- Directives -
1. Please rewrite the email hosting discussion between "Unfortunately, most big" and "want to switch.", inclusive, putting "MX records" in place of "DNS".
2. Extend the email hosting discussion past its final line.

- Quoted passage -
Didn’t need to do anything special for the migration. The in house importer they offer pulled over 80GB in a day and I was set from there.
Fastmail isn’t going to give you end to end encryption - but - I think just shedding a major Google service is a massive win privacy-wise.
I remember briefly looking into Proton but the search was awful.
I'm thinking of leaving Google workspace for fastmail, but worried a bit about giving future employees email addresses/access. I hate being tied to Google but it provides a decent suite of things, and unlike M365 they actually work.
This solves the "dependence on Gmail" problem (which is definitely a worthy problem to solve) but not the general "dependence on a particular mail provider" problem. The next step in this walk-down-the-risk-chain is self-hosting on a VPS, where you're now just dependent on your VPS provider, and the next step could be self-hosting on your own metal, where you're now just dependent on your ISP. Happy trails!
Self-hosting seems a bit extreme. The first step is actually to have your own custom domain, so that you can change provider easily. Granted you still depend on a provider, but you are not locked in.
> self-hosting on your own metal, where you're now just dependent on your ISP
Your ISP, the hardware not failing, needing to do routine maintenance and (expensive!) upgrades, having room in your house, having consistent power to your servers, possible theft, natural disasters causing you to lose your home, etc.
There's a reason I use a VPS for hosting a lot of things haha. Mostly because I live in a small apartment and don't have room for a server rack.
Unfortunately, most big mail providers won’t accept email from your self-hosted mail server, even with DKIM, SPF, etc. So, diversifying is as good as it gets.
There's no reason to self-host your e-mail server. As long as you own your domain, you can simply point the DNS to a different provider when you want to switch.
> I started the get itchy about so much of my life sitting on Google
For me and my partner was enough when Google started collecting info about purchases/delivery orders on gmail and dumping it in some separated page without any consent nor notification.
We moved to Proton but once they changed branding and starting introducing additional services beside mailbox we knew they enter milking-out path. Their newest AI plaything was reason to leave.
Don’t do it! We are just switching back from mailbox.org to Google.
- OXdrive is terrible and does not retain file backups like Dropbox or Google Drive. Nearly lost a lot of files when a co-worker deleted his duplicate OXdrive folder.
- NO 2-factor for the business tariff. Major red flag, especially for a company that claims privacy focus.
- Very low functionality software suite.

- Record extracts -
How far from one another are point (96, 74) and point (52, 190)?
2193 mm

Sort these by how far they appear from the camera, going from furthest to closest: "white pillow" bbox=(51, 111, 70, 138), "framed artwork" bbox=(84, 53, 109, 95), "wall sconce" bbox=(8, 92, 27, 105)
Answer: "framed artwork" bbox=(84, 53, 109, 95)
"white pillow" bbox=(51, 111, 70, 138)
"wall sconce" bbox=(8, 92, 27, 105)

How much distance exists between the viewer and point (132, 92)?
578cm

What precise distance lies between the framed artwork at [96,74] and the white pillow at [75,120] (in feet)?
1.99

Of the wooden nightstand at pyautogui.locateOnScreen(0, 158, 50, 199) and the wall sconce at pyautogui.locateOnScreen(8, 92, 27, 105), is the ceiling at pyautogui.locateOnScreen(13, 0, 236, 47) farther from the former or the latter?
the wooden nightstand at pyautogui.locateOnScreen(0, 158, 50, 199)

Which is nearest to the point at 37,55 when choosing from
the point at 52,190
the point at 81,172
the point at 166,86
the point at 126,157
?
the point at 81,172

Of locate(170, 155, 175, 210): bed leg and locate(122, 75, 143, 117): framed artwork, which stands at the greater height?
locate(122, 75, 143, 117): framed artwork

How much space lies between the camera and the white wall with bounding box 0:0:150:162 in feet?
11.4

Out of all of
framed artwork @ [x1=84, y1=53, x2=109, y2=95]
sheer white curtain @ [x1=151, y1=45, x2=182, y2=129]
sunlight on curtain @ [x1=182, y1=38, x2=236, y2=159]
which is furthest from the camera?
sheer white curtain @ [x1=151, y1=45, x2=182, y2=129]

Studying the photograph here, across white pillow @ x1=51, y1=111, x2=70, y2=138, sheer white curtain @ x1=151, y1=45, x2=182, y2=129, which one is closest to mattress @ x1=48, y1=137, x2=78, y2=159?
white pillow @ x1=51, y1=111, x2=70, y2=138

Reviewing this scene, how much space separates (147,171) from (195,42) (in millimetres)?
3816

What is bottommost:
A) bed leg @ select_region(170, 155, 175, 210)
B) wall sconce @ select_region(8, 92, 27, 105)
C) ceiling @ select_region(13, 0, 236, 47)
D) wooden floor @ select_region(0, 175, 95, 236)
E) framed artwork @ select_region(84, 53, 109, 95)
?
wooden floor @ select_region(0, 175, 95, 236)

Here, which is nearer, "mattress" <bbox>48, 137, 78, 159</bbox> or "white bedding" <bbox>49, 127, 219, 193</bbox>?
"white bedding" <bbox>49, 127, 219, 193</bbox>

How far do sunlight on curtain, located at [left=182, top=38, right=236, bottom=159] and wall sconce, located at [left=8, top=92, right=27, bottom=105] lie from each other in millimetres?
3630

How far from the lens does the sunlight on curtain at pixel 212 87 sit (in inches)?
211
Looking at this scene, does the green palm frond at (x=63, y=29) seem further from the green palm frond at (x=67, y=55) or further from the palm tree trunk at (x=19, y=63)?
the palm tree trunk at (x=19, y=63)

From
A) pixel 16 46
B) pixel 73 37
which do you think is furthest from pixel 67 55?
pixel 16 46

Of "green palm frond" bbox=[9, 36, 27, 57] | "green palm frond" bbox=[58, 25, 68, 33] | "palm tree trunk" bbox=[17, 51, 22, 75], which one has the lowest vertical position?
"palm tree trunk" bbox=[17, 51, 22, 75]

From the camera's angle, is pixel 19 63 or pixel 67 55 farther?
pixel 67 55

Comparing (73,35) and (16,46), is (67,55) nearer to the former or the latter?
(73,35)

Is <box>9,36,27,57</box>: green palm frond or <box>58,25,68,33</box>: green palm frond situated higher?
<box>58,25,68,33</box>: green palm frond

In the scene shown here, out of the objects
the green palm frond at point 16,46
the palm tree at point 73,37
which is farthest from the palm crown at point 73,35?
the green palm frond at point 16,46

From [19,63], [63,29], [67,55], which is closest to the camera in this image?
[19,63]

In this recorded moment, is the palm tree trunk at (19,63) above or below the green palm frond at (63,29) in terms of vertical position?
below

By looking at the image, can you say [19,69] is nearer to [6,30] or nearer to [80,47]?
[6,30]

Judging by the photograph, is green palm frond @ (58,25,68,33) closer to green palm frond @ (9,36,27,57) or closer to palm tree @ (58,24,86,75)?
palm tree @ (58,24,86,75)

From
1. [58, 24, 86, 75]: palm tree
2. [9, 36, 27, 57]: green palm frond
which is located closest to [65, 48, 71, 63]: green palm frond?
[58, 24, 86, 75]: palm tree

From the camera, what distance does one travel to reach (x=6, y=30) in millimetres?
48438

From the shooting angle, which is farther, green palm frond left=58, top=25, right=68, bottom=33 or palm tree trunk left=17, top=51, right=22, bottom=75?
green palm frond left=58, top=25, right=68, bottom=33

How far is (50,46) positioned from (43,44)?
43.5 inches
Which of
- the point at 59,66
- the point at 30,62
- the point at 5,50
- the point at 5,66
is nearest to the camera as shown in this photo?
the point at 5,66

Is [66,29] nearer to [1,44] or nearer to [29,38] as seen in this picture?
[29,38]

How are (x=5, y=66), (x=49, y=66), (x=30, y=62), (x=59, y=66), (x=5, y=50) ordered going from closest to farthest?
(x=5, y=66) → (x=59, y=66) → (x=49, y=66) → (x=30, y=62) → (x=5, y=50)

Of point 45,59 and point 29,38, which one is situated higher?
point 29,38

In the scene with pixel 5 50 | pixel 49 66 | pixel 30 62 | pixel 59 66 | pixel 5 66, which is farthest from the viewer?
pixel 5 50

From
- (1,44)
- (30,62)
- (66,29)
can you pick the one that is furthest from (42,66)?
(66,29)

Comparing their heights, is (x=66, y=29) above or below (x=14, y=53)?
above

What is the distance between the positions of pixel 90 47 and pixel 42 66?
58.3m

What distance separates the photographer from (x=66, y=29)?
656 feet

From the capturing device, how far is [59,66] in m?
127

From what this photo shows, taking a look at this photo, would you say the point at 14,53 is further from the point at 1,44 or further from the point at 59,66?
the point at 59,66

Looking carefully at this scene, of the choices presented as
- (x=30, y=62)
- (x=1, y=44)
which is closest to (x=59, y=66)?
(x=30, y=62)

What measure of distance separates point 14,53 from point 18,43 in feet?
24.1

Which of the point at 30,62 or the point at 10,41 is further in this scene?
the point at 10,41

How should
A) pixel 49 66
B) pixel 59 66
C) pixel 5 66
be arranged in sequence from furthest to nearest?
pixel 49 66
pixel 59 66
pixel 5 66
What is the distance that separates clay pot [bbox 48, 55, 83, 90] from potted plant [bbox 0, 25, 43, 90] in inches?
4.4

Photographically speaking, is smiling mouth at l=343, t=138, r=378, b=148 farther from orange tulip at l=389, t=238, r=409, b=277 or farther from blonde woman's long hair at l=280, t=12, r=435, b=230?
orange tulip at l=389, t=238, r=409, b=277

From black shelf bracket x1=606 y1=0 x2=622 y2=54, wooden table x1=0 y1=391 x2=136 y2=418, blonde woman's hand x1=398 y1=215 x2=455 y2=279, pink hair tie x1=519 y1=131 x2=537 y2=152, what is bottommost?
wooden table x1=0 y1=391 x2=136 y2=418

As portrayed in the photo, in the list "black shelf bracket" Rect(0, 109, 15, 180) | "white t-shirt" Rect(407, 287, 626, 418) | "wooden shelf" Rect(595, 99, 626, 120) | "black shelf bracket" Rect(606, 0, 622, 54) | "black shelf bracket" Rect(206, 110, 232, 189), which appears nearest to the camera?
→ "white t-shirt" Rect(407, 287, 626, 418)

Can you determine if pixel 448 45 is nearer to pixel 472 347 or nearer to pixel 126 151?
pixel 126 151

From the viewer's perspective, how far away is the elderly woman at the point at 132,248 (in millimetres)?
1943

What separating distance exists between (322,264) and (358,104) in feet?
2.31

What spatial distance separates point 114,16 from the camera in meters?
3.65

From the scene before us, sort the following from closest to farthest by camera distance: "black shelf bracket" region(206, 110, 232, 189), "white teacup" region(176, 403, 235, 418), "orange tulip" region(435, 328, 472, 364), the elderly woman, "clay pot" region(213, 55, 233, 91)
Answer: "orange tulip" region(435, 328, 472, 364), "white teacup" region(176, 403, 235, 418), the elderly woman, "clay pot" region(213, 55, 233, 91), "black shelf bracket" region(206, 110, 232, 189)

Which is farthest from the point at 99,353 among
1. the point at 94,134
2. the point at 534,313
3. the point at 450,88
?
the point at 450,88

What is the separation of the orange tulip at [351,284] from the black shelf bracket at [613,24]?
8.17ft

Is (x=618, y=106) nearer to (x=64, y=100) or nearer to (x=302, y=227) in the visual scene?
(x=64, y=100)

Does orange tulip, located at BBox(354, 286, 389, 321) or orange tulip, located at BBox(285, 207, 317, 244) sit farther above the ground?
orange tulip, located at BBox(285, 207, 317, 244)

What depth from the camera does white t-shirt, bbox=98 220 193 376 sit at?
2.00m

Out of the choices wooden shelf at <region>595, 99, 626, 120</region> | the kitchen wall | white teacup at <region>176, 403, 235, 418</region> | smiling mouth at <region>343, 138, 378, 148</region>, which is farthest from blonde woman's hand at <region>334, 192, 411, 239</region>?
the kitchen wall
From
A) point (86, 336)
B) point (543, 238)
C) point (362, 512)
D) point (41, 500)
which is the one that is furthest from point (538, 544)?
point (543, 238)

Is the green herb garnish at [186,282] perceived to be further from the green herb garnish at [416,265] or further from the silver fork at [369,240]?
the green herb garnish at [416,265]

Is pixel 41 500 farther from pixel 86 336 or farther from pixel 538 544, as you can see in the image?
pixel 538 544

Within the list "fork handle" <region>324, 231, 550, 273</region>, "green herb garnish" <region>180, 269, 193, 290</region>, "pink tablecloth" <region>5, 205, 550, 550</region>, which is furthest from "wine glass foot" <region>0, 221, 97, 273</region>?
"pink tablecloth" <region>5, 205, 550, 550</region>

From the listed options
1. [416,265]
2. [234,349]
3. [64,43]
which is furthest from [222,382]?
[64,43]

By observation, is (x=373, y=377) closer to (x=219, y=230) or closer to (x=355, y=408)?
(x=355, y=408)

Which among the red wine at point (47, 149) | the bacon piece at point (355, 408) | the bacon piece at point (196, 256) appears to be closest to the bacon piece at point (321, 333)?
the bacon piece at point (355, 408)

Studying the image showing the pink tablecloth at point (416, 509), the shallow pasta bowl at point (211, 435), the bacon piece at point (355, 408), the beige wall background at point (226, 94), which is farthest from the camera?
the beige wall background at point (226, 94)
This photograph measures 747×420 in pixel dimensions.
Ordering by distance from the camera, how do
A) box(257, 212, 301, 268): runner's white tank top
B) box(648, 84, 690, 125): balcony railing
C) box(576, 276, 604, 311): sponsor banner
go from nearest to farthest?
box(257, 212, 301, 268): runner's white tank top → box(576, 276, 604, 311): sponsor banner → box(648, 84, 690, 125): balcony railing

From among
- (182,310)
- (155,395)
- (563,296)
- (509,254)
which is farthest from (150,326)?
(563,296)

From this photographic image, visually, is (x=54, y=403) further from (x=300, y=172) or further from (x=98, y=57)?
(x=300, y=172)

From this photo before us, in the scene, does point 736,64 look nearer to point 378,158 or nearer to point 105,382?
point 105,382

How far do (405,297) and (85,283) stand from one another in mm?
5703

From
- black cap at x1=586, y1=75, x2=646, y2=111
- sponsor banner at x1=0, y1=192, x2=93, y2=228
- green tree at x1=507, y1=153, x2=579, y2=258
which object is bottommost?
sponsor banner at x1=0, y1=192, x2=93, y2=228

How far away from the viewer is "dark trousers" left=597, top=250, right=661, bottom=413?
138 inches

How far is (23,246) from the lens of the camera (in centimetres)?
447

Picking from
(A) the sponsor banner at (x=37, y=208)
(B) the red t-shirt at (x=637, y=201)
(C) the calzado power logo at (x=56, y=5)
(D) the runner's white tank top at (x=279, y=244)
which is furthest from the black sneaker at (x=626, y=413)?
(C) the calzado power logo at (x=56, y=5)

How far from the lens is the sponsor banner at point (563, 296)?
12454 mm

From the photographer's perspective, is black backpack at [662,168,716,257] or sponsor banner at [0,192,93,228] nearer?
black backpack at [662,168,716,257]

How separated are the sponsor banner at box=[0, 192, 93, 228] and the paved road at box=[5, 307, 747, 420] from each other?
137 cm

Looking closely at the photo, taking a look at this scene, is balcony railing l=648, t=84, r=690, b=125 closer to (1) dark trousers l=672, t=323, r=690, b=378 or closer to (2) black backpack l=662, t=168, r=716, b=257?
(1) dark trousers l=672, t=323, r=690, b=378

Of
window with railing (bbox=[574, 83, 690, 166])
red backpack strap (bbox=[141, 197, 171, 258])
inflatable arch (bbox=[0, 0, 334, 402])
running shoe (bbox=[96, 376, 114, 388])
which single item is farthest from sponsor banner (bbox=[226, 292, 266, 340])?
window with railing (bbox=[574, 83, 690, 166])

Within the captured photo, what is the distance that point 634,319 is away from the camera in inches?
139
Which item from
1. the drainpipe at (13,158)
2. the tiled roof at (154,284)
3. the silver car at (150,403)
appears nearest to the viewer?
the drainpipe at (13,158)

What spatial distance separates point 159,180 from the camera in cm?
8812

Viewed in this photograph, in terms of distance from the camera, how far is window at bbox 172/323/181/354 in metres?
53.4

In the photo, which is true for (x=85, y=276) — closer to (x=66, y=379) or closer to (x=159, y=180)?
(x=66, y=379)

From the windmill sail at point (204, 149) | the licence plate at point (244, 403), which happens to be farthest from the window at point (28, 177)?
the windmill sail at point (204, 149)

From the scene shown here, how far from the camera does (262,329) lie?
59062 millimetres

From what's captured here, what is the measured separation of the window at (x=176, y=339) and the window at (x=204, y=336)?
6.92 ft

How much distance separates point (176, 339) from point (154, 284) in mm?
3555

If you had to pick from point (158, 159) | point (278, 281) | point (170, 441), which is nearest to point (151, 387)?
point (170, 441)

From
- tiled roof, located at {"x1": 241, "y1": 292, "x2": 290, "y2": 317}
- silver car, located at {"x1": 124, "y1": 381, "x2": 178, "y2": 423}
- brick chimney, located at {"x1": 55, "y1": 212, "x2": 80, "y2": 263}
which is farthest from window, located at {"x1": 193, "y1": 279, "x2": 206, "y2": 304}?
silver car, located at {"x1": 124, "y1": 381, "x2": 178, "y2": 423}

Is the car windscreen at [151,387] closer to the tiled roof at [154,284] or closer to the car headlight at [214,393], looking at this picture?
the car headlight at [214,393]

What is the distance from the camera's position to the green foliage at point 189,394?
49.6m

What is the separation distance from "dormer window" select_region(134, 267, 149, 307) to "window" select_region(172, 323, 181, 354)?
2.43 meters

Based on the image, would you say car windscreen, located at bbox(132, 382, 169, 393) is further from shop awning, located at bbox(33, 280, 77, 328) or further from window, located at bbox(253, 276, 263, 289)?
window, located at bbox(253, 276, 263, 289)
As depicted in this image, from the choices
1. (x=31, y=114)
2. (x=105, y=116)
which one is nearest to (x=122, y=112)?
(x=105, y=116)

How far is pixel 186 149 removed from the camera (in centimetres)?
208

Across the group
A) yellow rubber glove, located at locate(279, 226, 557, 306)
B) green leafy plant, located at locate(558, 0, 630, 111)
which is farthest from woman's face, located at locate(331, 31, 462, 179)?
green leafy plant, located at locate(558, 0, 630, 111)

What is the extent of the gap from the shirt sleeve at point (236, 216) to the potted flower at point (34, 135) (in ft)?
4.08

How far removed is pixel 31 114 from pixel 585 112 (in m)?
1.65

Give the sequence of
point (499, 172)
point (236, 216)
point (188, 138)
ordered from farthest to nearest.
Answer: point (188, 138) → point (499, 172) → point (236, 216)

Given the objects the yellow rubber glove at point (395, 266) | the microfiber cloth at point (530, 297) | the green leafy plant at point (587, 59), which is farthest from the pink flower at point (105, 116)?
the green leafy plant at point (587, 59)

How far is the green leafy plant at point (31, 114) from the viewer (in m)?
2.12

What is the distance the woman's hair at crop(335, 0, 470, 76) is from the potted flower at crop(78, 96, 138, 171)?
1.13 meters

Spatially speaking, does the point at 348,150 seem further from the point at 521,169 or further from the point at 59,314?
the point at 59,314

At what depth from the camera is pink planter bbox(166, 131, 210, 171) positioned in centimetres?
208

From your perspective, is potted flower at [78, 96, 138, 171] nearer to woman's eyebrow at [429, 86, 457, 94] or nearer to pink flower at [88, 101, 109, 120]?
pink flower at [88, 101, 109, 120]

- Answers given -
1.
Unfortunately, most big mail providers won’t accept email from your self-hosted mail server, even with DKIM, SPF, etc. So, diversifying is as good as it gets.
There's no reason to self-host your e-mail server. As long as you own your domain, you can simply point the MX records to a different provider when you want to switch.

2.
Etherpad - I cannot figure out a use case
OX office suite: Every cloud alternative is so much better.
Video conferencing: No single sign on across mailbox.org meaning you have to login again to setup a meeting.
Email client still has only a Folder philosophy- tags would be so much better.
All in all we had high spirits but were very disappointed by the pretty bad feature set. For private Email it might be fine.
Still would never recommend it after 8 month of use.
I moved myself and my wife's business away from Google, but that hasn't been without it's issues. Even though we're using a globally recognised mail provider and have DKIM, SPF etc all set up perfectly, we get bounced or delayed by certain mail admins. There are also occasional delays and issues. One thing I'll say about Gmail is that it's extremely reliable.
I ended up going with Proton because they had a good solution for mail, calendar, and drive which I was looking to replace. I set up my custom domain to point to it and have my Gmail forwarding to it - any time I get an email to the old Gmail address I go change it on the website or delete the account altogether.
For Google Docs / Keep, I switched over to Obsidian and pay for the sync there. It's a great replacement for my main use case of Docs / Keep which is just a dumping ground for ideas.
For Google Photos, I now self-host Immich in Hetzner on a VPS with a 1TB storage box mounted via SSHFS. I use Tailscale to connect to it. It took a few days to use Google Takeout + immich-go to upload all the photos (~300GB of data) but it's working really well now. Only costs $10/mo for the VPS and 1TB of storage.
Android I think I'll be stuck on - I have a Pixel 8 Pro that technically supports Graphene but there are too many trade-offs there. Next time I need a new phone I'll take a serious look at Fairphone but I think the Pixel 8 Pro should last a few more years.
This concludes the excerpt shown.